= GIVEN TASK =
Extract, exactly as written, all lines of the material below from the line that includes "Does point 22,98" through its last line.

Records of scene-based questions:
##########
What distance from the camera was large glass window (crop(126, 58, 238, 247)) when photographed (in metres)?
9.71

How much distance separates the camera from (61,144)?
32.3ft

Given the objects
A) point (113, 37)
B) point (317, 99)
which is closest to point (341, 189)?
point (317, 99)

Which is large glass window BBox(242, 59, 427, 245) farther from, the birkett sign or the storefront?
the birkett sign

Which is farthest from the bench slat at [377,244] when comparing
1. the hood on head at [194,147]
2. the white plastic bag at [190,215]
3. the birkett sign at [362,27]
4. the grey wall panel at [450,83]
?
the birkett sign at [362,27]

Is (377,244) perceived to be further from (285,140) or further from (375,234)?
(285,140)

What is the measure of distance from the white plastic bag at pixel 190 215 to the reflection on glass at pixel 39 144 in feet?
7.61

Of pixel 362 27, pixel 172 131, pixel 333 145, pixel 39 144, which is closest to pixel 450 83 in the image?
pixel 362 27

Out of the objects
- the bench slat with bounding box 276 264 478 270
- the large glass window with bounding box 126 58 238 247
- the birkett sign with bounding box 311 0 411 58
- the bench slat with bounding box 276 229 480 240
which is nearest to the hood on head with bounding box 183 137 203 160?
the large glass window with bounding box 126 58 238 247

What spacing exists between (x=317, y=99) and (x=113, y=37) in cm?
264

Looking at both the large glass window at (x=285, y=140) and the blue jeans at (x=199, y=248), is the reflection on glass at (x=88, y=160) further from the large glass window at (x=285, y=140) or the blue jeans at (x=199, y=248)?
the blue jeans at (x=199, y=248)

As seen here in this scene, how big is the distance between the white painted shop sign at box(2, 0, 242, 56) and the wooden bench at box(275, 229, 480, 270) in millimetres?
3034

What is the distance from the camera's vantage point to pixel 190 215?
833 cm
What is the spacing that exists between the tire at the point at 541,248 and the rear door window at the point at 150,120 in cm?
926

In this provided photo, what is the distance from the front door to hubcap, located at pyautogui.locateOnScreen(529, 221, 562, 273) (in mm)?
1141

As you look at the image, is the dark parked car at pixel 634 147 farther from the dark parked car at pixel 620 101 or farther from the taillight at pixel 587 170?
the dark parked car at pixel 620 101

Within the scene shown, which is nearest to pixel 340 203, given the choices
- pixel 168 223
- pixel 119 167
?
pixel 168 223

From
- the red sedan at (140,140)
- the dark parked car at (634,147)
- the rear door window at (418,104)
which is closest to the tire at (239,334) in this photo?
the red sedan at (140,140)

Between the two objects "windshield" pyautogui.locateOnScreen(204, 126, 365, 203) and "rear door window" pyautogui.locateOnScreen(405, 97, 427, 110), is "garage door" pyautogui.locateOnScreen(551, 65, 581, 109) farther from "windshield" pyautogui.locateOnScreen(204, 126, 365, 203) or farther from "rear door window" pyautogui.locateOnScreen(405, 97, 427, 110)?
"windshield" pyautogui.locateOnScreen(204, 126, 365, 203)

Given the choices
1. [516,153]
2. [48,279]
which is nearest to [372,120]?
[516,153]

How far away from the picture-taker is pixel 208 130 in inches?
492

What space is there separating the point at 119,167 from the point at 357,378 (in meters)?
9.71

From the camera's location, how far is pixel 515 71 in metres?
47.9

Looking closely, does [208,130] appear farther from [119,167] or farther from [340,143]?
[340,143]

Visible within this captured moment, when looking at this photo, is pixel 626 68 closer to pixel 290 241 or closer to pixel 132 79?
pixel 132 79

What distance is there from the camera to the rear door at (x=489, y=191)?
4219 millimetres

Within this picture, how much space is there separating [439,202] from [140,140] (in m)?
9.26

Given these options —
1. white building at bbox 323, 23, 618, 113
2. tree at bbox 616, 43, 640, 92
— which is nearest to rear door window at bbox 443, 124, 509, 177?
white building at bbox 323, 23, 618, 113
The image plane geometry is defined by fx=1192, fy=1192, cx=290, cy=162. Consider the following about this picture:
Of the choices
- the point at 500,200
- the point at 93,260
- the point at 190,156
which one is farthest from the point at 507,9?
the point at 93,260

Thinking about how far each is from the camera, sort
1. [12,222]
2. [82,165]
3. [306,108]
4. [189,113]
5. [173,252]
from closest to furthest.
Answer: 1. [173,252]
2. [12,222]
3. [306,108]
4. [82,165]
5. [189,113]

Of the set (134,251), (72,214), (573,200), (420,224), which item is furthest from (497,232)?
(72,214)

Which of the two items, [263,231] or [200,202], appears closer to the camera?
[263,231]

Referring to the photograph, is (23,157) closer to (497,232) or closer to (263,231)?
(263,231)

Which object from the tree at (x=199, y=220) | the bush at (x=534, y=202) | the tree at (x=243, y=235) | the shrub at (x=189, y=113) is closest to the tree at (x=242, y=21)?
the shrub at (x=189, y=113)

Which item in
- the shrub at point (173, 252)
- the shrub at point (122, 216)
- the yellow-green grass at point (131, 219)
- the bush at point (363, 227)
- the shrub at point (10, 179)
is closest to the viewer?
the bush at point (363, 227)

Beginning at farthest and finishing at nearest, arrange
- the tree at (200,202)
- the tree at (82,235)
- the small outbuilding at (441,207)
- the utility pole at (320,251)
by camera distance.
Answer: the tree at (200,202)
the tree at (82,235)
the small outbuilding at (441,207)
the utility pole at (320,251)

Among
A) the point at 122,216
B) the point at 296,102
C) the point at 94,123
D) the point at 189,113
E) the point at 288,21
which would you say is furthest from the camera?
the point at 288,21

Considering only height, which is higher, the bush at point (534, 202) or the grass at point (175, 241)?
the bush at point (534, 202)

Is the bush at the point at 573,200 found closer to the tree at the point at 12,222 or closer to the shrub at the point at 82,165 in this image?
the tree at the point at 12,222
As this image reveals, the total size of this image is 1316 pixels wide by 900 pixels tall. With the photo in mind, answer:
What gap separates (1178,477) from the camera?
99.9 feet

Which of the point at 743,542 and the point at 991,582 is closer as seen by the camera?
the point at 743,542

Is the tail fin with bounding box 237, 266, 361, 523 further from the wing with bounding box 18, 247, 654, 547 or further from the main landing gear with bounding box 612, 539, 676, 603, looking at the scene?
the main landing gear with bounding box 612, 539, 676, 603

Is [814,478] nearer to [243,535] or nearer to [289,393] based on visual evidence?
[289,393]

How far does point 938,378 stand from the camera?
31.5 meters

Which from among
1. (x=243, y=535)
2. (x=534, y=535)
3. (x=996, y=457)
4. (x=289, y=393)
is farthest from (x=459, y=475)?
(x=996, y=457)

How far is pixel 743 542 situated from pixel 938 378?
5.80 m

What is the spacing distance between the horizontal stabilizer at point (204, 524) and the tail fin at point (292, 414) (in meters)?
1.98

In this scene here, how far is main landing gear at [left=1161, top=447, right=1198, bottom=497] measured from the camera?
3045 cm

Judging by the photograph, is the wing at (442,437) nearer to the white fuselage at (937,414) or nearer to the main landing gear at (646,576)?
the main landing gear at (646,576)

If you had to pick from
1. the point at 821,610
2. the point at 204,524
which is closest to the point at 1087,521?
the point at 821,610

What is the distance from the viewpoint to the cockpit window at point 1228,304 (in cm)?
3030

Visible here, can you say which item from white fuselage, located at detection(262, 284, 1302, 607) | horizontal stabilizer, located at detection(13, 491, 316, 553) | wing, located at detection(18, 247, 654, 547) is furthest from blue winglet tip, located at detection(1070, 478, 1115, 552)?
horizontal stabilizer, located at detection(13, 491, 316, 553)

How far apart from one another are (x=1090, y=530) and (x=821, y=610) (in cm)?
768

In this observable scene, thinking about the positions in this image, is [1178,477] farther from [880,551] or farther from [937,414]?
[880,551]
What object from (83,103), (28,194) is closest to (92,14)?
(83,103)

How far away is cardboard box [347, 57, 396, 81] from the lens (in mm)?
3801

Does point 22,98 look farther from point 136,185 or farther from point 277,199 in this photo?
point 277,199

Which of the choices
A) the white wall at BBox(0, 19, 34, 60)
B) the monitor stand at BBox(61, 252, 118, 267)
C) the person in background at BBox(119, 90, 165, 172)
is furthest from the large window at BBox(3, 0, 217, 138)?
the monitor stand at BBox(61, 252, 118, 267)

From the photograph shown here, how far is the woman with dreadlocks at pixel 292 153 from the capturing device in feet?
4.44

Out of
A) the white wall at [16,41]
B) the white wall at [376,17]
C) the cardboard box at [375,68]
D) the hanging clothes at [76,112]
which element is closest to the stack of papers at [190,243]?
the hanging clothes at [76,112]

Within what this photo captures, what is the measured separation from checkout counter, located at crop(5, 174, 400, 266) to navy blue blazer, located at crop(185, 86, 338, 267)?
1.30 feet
##########
= THE SOLUTION =
Does point 22,98 look farther from point 136,185 or farther from point 277,199 in this photo?
point 277,199

Which of the choices
A) the white wall at BBox(0, 19, 34, 60)
B) the monitor stand at BBox(61, 252, 118, 267)
C) the person in background at BBox(119, 90, 165, 172)
is furthest from the large window at BBox(3, 0, 217, 138)?
the monitor stand at BBox(61, 252, 118, 267)

From the photograph shown here, how far is the woman with dreadlocks at pixel 292 153 from the capturing device in feet?
4.44

Out of
A) the white wall at [16,41]
B) the white wall at [376,17]
C) the cardboard box at [375,68]
D) the hanging clothes at [76,112]
which element is closest to the stack of papers at [190,243]?
the hanging clothes at [76,112]

Within what this photo captures, what is the measured separation from checkout counter, located at crop(5, 174, 400, 266) to navy blue blazer, located at crop(185, 86, 338, 267)?
1.30 feet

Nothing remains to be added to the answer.